Semi-joins and Anti-joins

I orignally started this post for T-SQL Tuesday but wasn’t able to complete it in time. Being late I can see what other wrote about and it appears that semi-joins and anti-joins were a popular topic.  A while back I did a post on joins but didn’t talk about these. Since I’m teaching a class about joins I am finishing it up anyway so I can refer people to it.

A couple of join types that are commonly used but rarely explicitly labeled are semi-joins and anti-joins.  In a regular join you can get multiple results back for a single row because a row in Table A may match more than one row in Table B.  However with a semi-join you are only getting one row back from Table A regardless of how many matches there are for that row in Table B.

Just like there are right and left outer joins there are right and left semi-joins.
I have two tables, People and Employers.  People has 5 records.

Employer has 10000+ records.  The top 5:

When I originally wrote this post my Employer table only had 5 records as well but I couldn’t produce all the examples I wanted with that so I add 10,000 records or so to the table.  I did this by cross joining AdventureWorks table Purchasing.Vendor with itself.

An example of a left semi-join:

SELECT P.Name, P.Job, P.EmployerID
FROM People P
WHERE EXISTS (SELECT 1 FROM Employers E WHERE E.ID = P.EmployerID )

SQL Server even recognizes that you are doing a semi-join.

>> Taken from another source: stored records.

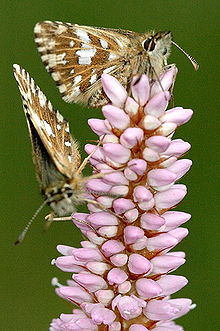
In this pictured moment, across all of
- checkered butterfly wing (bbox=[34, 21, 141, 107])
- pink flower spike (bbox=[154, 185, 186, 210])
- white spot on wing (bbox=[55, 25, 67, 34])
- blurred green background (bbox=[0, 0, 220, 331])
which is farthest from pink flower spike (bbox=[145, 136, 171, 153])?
blurred green background (bbox=[0, 0, 220, 331])

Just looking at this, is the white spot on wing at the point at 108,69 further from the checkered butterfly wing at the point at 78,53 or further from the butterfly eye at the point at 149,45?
the butterfly eye at the point at 149,45

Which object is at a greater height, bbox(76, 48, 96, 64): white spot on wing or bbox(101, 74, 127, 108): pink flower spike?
bbox(76, 48, 96, 64): white spot on wing

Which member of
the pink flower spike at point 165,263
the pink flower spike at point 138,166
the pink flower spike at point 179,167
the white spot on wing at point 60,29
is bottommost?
the pink flower spike at point 165,263

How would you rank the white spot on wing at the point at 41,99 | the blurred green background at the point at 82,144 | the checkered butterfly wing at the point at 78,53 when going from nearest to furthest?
the white spot on wing at the point at 41,99 → the checkered butterfly wing at the point at 78,53 → the blurred green background at the point at 82,144

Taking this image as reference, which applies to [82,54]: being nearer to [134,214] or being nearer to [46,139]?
[46,139]

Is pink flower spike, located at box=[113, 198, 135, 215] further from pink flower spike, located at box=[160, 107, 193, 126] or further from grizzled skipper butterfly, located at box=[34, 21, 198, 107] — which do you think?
grizzled skipper butterfly, located at box=[34, 21, 198, 107]

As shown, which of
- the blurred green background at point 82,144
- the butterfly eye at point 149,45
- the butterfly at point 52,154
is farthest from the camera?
the blurred green background at point 82,144

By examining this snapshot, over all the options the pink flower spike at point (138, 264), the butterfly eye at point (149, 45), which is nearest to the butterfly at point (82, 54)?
A: the butterfly eye at point (149, 45)
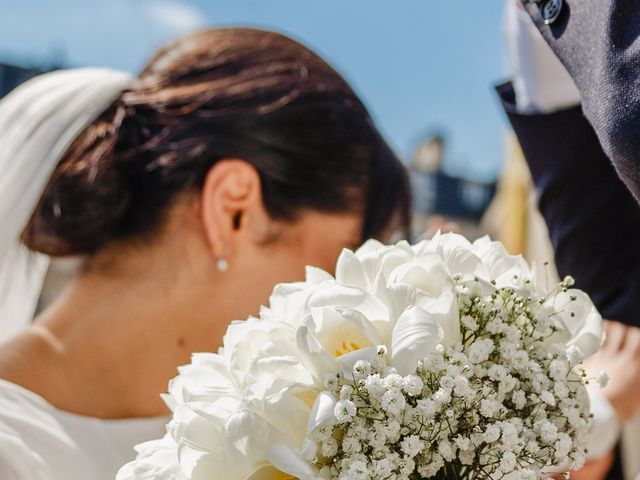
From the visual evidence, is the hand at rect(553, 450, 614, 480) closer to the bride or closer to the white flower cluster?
the bride

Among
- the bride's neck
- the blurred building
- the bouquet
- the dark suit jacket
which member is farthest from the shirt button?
the blurred building

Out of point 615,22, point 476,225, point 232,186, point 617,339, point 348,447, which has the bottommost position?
point 476,225

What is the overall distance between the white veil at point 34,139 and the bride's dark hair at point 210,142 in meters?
0.03

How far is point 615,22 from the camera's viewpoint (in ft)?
2.96

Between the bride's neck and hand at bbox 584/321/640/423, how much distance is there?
83cm

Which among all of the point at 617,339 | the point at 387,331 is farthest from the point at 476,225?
the point at 387,331

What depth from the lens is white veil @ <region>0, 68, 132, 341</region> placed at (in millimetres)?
1964

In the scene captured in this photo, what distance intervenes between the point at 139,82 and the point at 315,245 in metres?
0.54

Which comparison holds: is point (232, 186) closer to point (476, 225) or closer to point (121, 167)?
point (121, 167)

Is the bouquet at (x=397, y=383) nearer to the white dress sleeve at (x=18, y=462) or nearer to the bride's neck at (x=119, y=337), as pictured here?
the white dress sleeve at (x=18, y=462)

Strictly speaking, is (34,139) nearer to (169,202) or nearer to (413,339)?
(169,202)

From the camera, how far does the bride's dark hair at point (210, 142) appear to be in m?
1.89

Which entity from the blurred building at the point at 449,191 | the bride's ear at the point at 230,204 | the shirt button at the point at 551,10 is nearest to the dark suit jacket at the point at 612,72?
the shirt button at the point at 551,10

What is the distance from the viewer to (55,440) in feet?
5.32
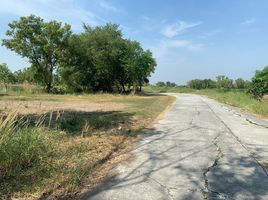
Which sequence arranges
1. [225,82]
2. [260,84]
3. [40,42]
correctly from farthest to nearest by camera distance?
[225,82] < [40,42] < [260,84]

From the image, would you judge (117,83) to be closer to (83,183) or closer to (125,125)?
(125,125)

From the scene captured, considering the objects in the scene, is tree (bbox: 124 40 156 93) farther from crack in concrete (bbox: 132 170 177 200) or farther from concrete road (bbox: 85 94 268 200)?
crack in concrete (bbox: 132 170 177 200)

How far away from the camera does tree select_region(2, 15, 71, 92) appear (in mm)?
40938

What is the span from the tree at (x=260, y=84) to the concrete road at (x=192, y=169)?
18.9 m

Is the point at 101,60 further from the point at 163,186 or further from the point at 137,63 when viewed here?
the point at 163,186

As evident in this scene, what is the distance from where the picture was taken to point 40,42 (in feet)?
134

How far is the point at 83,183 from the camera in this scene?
5188 millimetres

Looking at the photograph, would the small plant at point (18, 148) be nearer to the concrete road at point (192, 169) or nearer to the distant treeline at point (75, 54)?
the concrete road at point (192, 169)

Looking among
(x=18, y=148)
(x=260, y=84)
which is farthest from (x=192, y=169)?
(x=260, y=84)

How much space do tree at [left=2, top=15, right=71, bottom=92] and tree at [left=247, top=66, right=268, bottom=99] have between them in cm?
2415

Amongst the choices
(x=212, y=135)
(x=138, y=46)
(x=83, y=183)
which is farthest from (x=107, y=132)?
(x=138, y=46)

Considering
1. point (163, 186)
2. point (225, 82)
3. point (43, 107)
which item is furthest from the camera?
point (225, 82)

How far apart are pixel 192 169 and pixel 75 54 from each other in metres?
38.4

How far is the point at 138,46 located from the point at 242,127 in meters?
33.9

This could also be written using IN.  SQL Server produces the same query plan.

SELECT P.Name, P.Job, P.EmployerID
FROM People P
WHERE P.EmployerID IN (SELECT E.ID FROM Employers E)

A wise individual would notice that I could have used an inner join and got the same results because the column EmployerID in my People table would restrict it from matching more than one row in the Employer Table.  This is only true if there is only one matching row in the Employer Table.  As it is for this example there is no unique key on the ID field of the Employee table so we could technically match more than one row.  However, if you put appropriate indexes on these two tables the query optimizer does changes this two an inner join.  The plan of the previous query with some indexes.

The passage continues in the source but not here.